======== Kutipan Teks ========
PADA 20–21 September 2025, Papua kembali berdarah. Di Distrik Seradala, Kabupaten Yahukimo, kelompok bersenjata Tentara Pembebasan Nasional Organisasi Papua Merdeka (TPN-OPM) menembak lima pendulang emas dalam dua hari berturut-turut. Sebagian tewas di tempat, lainnya luka parah. Aparat TNI-Polri yang hendak mengevakuasi korban pun ditembaki. Peristiwa ini menambah panjang daftar tragedi kemanusiaan di Papua, yang selalu meninggalkan jejak darah, duka, dan ketakutan. Pola lama kembali terulang: serangan mendadak, aparat bergerak, negara berjanji menindak tegas, tetapi akar masalahnya tetap dibiarkan membusuk.
======== Data yang Disediakan ========
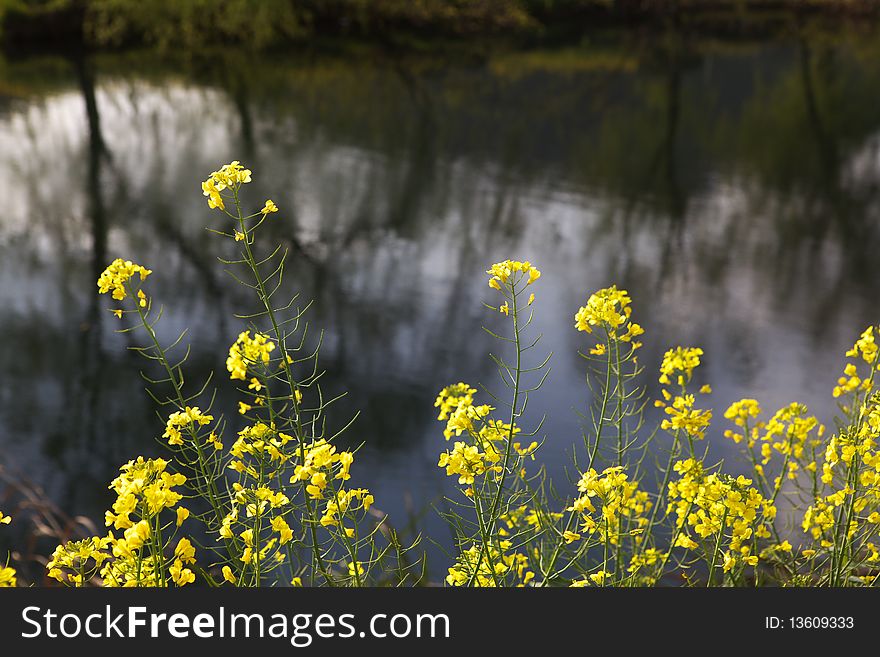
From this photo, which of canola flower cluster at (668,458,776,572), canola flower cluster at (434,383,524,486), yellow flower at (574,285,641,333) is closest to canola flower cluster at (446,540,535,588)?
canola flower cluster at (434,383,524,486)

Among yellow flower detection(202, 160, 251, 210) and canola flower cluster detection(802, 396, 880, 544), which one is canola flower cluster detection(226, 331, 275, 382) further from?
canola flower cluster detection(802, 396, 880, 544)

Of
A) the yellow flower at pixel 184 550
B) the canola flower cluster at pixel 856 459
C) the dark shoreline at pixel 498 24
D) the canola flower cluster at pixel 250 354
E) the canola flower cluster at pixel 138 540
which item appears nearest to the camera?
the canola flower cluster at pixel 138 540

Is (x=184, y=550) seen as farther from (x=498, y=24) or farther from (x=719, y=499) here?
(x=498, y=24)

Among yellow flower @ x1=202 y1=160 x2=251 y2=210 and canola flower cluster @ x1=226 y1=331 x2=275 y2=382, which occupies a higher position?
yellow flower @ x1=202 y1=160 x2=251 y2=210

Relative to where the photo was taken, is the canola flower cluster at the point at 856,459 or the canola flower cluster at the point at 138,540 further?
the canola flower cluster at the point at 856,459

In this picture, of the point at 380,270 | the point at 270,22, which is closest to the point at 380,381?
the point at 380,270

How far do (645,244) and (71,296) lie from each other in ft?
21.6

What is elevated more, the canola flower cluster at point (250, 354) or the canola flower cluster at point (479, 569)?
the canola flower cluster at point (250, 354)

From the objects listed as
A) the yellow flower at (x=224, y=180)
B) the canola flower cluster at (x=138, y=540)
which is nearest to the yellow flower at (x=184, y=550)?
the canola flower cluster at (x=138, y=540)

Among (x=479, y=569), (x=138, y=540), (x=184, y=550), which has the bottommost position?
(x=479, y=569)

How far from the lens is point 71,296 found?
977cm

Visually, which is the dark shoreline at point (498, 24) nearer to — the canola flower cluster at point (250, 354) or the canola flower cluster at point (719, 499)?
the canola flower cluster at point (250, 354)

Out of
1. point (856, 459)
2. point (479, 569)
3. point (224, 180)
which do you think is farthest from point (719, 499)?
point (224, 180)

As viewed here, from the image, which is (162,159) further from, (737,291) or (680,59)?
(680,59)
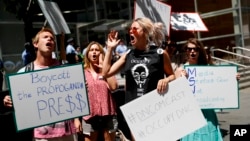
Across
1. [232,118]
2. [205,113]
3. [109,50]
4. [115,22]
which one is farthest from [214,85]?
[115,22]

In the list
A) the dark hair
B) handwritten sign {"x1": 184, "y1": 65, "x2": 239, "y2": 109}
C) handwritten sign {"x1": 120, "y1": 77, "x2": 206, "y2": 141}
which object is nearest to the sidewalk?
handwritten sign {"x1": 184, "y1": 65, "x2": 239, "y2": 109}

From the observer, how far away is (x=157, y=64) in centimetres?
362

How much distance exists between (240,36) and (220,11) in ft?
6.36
========
Petunjuk Latihan:
1. Jawab pertanyaan berikut berdasarkan kutipan teks tentang penembakan di Yahukimo.
(a) Di distrik mana penembakan itu terjadi?
(b) Berapa pendulang emas yang ditembak?
(c) Siapa yang ikut ditembaki saat hendak mengevakuasi korban?
2. Sebutkan semua unsur pola lama yang menurut kutipan teks tentang penembakan di Yahukimo kembali terulang.
3. Tolong lanjutkan tulisan tentang penembakan di Yahukimo ini, dimulai setelah kalimat terakhirnya.

Hasil yang Diharapkan:
1.
(a) Di Distrik Seradala, Kabupaten Yahukimo.
(b) Lima pendulang emas.
(c) Aparat TNI-Polri.

2.
- Serangan mendadak
- Aparat bergerak
- Negara berjanji menindak tegas
- Akar masalahnya tetap dibiarkan membusuk

3.
Bagi TPN-OPM, para pendulang emas bukan sekadar warga sipil yang mencari nafkah. Mereka dianggap bagian dari kolonisasi baru, simbol eksploitasi kekayaan alam Papua oleh pihak luar. Tanah digali, emas diangkut keluar, sementara orang Papua tetap miskin di kampung halamannya. Narasi mereka keras: negara dan para migran bukan tamu, melainkan penjajah yang merampas hak milik bangsa Papua. Dari sinilah lahir justifikasi atas aksi kekerasan, meski tetap tidak dapat dibenarkan karena mengorbankan nyawa manusia yang sama sekali tak bersalah. Namun, di balik peluru dan darah itu, ada pesan politik yang jelas: Papua menuntut jawaban atas persoalan yang paling mendasar.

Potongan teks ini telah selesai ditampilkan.